Equipped with his trusty box of good old-fashioned Crayolas, a black ballpoint pen and what looks like newsprint, Mirikitani’s materials may appear a bit regressed – but his drawings are anything but. They consist mostly of pictures of cats, aquatic creatures and vegetables. If you are unfamiliar with his drawings, the images of 9/11 and Hiroshima may feel a little disjunct – but they are really central to the story.

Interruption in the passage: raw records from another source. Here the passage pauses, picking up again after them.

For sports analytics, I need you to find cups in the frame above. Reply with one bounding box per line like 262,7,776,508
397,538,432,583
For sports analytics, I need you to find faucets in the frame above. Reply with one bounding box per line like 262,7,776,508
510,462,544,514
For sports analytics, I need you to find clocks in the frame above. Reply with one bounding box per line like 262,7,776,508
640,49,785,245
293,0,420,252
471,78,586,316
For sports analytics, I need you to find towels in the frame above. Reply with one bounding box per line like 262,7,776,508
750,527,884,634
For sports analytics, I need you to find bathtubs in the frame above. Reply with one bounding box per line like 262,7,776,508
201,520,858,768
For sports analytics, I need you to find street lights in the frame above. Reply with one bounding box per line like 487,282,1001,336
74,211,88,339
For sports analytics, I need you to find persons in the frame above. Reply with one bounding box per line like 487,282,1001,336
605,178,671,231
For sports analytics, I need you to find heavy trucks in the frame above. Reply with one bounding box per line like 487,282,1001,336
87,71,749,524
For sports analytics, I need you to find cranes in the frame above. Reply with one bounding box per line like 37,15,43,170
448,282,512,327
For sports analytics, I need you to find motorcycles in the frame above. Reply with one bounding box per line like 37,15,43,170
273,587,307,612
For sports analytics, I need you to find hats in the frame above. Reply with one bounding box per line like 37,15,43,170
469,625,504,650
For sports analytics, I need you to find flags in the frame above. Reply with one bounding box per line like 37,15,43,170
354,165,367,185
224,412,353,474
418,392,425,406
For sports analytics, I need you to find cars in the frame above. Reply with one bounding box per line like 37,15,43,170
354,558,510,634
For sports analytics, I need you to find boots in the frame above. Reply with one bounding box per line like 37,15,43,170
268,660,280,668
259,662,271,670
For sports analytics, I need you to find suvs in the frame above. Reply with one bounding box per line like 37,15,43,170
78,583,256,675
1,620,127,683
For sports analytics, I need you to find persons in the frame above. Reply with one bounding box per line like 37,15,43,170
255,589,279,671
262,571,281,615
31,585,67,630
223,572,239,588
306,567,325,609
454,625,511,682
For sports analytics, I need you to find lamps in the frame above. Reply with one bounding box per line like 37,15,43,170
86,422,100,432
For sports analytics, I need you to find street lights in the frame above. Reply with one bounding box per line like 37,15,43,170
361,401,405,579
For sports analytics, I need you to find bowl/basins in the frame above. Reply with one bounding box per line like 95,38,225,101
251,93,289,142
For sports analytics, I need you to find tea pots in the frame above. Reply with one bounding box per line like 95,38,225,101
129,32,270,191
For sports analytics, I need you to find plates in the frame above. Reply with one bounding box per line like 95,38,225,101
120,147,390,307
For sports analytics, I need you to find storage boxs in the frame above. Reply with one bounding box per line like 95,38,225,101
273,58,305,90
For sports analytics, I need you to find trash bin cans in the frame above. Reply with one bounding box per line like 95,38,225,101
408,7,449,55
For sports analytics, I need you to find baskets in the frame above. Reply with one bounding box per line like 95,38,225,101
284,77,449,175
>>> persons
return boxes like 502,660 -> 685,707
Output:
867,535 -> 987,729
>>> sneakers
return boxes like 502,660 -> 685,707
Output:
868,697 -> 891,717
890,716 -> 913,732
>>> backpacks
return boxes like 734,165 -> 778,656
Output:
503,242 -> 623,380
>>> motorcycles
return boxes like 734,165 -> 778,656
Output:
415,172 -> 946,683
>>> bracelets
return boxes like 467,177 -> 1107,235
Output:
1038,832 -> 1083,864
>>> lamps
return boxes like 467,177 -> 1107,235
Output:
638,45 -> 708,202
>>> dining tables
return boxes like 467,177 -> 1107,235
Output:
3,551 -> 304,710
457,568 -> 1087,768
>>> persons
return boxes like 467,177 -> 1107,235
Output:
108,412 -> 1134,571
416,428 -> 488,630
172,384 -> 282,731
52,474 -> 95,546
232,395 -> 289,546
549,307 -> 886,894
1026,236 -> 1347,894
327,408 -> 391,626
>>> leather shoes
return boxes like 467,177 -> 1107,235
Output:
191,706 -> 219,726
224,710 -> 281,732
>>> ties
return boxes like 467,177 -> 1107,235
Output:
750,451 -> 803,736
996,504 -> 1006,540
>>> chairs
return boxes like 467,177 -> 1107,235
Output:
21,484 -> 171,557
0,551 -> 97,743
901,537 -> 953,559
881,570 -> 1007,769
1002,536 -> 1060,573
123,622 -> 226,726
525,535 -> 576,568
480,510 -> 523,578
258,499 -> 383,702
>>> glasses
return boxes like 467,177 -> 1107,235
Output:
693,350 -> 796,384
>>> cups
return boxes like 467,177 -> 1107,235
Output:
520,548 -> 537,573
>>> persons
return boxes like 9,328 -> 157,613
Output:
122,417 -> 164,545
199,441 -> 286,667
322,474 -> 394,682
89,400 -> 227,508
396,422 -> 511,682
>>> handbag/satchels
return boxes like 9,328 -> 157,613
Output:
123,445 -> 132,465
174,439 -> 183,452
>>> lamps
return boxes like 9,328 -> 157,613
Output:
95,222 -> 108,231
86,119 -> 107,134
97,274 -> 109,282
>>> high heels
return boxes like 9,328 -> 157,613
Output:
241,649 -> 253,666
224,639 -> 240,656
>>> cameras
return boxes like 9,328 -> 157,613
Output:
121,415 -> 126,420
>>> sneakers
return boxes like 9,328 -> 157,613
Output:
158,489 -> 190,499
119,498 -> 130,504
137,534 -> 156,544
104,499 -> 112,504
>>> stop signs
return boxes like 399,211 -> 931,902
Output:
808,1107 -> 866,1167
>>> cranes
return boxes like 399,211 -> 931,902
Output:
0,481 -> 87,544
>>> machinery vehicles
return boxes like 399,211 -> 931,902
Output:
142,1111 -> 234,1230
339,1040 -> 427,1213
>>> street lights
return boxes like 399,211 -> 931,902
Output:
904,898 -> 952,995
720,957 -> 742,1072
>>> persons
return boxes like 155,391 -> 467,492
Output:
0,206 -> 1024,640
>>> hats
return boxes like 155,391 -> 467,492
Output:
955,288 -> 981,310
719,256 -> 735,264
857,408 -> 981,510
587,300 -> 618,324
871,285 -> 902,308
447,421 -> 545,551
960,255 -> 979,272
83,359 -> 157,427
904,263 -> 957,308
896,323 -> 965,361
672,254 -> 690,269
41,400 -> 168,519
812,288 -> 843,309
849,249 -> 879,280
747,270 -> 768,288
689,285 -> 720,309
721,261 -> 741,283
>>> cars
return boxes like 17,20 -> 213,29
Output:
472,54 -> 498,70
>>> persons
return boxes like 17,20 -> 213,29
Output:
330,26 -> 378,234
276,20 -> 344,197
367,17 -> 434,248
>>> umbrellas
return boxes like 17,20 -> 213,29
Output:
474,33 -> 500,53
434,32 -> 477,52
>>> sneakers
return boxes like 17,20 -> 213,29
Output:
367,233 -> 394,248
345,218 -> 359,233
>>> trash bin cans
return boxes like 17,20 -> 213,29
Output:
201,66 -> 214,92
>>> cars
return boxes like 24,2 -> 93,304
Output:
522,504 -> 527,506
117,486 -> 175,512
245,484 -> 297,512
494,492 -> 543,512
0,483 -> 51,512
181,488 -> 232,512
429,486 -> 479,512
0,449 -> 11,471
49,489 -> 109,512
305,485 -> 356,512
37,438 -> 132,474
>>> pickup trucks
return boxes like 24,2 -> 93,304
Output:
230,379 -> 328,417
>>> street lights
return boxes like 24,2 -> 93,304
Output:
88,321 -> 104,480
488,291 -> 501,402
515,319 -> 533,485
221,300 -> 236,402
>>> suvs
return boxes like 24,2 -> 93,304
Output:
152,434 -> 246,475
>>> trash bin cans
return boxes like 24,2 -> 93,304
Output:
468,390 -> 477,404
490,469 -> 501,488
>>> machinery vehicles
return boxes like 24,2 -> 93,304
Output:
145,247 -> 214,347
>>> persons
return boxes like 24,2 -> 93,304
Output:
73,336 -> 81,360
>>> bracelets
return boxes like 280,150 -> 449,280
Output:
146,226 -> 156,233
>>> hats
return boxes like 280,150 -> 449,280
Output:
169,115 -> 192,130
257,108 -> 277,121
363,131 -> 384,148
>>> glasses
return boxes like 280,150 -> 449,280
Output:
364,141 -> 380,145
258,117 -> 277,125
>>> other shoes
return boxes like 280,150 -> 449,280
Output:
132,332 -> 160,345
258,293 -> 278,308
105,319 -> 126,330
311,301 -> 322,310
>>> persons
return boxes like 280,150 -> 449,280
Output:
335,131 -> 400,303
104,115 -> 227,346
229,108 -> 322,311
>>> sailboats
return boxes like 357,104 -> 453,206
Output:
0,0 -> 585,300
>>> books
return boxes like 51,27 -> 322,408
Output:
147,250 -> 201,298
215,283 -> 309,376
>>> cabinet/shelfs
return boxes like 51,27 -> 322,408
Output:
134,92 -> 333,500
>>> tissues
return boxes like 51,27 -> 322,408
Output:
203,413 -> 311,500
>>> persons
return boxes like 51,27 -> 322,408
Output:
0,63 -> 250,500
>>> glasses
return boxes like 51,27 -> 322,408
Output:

Mirikitani is a Japanese-American born in Sacramento, CA. He was placed in an internment camp because of his Japanese lineage during World War II. Bereft of all relatives, a survivor in the twilight of two of history’s most horrific events (9/11 and Hiroshima), Mirikitani could even be considered an activist, drawing for peace — with Make Crayons, Not Bombs as a message.
It’s his fresh perspective that endears, even when the image-making derives of trauma. New York shows the twin towers burning. The buildings themselves are basic, mostly scribbled ink lines in vertical clusters that distinguish story-after-story of windows. The emphasis is on fire—red circles completely solid with orange and yellow encircling the circumference. Gray smoke wafts and rises as civilians lie writhing on the ground. They are sketched as glorified stick figures each maybe a third the size of a fingernail. Their arms wave and flail in distress, they fall upside down and every which way, all in simple strokes of Mirikitani’s Bic ballpoint pen. Compared to the tiny civilians, the buildings are huge, (as the World Trade Center towers were), but this perspective also reminds us that Mirikitani was homeless on 9/11/2001, and witnessed the events from an inescapable home on the streets.
Cats,then, as languid homebodies? Note them constantly peeking out from behind waves of cloth, spying on fish or their canine nemesis. Tigers stare predatorily out. The cats loll. In Cat with Blue Fish, hundreds of straight pen lines pile next to each other and layer up to curve around the arc of the cat’s spine, continuing to denote the coiled tail. The cat gazing at its caught feast that’s almost its equal in size—obviously not a problem. Another cat, in the background, is eyeing the scene. The thick mass of pen strokes anchors the image and in spots where it is so densely layered, the paper buckles. Sometimes it’s even crinkled but if Mirikitani painted in oils on properly prepared 80lb acid free paper (let alone canvas), his felines and friends just wouldn’t be as enticing.
Independent lonesome creatures, cats are notoriously moody. Yet they are strong and resilient and always land on their feet. Even the domesticated versions we love to tease are reminiscent of their wild ancestors who are canny predators of the animal world. Plus, cats have nine lives. For Jimmy Mirikitani it all kind of makes sense.